● Aim of the task
Turn the items into a numbered list, one entry per line and no blank lines. Start at the first line of the items and stop after the line that contains "pixel 150 328 < pixel 206 169 < pixel 8 114".

● Input rows
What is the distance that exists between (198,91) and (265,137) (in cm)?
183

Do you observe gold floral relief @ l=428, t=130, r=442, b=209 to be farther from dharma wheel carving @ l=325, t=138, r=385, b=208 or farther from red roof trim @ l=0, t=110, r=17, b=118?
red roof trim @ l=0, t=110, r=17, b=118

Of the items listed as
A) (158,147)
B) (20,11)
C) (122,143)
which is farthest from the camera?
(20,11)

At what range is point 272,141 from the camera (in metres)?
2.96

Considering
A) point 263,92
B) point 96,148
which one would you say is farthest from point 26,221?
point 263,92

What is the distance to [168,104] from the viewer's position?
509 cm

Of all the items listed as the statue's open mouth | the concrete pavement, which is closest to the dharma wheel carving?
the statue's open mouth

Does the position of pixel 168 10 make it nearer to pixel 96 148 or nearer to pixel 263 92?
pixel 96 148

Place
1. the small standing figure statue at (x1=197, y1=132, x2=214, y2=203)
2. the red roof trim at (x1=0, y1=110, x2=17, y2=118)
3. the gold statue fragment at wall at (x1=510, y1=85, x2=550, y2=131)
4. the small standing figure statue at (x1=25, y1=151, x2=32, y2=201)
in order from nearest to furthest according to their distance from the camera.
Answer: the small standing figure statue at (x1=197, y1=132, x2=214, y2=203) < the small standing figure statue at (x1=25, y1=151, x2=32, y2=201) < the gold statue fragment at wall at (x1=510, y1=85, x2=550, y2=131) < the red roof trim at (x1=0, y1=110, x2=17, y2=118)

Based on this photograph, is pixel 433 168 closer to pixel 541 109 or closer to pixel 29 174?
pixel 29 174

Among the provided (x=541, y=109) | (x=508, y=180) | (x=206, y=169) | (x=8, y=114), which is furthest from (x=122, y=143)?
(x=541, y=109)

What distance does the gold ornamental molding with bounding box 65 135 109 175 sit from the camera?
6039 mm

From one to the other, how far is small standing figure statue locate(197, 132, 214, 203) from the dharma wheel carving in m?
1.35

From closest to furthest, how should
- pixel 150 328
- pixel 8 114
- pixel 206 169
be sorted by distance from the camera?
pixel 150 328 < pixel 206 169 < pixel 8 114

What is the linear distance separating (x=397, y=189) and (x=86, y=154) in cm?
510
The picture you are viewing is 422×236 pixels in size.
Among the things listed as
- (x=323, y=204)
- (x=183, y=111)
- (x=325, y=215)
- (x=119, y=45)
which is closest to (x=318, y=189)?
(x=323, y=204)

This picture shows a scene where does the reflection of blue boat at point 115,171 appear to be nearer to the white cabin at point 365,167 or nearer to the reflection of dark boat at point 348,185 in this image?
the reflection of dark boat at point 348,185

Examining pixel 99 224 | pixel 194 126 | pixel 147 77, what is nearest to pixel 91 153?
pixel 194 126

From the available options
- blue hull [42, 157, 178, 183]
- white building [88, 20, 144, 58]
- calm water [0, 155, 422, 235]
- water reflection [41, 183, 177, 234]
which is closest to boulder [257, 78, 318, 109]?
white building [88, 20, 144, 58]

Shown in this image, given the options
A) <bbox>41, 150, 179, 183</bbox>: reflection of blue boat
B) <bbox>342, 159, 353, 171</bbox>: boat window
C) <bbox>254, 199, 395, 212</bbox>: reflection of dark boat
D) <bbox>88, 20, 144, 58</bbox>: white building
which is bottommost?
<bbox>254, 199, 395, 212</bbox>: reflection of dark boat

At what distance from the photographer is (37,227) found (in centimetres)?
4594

● Written response
1. What is the distance that exists between (198,91) and (265,137) (in cm)?
2. 183
3. Do you observe gold floral relief @ l=428, t=130, r=442, b=209 to be farther from dharma wheel carving @ l=325, t=138, r=385, b=208 or farther from red roof trim @ l=0, t=110, r=17, b=118?
4. red roof trim @ l=0, t=110, r=17, b=118
5. Of the items listed as
6. A) (158,147)
7. B) (20,11)
8. C) (122,143)
9. which is farthest from the camera?
10. (20,11)
11. At what range is point 272,141 from the camera (in metres)?
12. 2.96
13. Considering
14. A) point 263,92
15. B) point 96,148
16. which one would you say is farthest from point 26,221?
17. point 263,92
18. What is the distance to [168,104] from the viewer's position?
19. 509 cm
20. Of all the items listed as the statue's open mouth | the concrete pavement, which is closest to the dharma wheel carving?
21. the statue's open mouth
22. Does the position of pixel 168 10 make it nearer to pixel 96 148 or nearer to pixel 263 92?
23. pixel 96 148
24. Place
25. 1. the small standing figure statue at (x1=197, y1=132, x2=214, y2=203)
26. 2. the red roof trim at (x1=0, y1=110, x2=17, y2=118)
27. 3. the gold statue fragment at wall at (x1=510, y1=85, x2=550, y2=131)
28. 4. the small standing figure statue at (x1=25, y1=151, x2=32, y2=201)
29. in order from nearest to furthest according to their distance from the camera.
30. Answer: the small standing figure statue at (x1=197, y1=132, x2=214, y2=203) < the small standing figure statue at (x1=25, y1=151, x2=32, y2=201) < the gold statue fragment at wall at (x1=510, y1=85, x2=550, y2=131) < the red roof trim at (x1=0, y1=110, x2=17, y2=118)
31. Based on this photograph, is pixel 433 168 closer to pixel 541 109 or closer to pixel 29 174?
32. pixel 29 174
33. Among the provided (x=541, y=109) | (x=508, y=180) | (x=206, y=169) | (x=8, y=114), which is furthest from (x=122, y=143)?
34. (x=541, y=109)
35. What distance does the gold ornamental molding with bounding box 65 135 109 175 sit from the camera?
36. 6039 mm
37. From one to the other, how far is small standing figure statue locate(197, 132, 214, 203) from the dharma wheel carving in m?
38. 1.35
39. From closest to furthest, how should
40. - pixel 150 328
41. - pixel 8 114
42. - pixel 206 169
43. be sorted by distance from the camera?
44. pixel 150 328 < pixel 206 169 < pixel 8 114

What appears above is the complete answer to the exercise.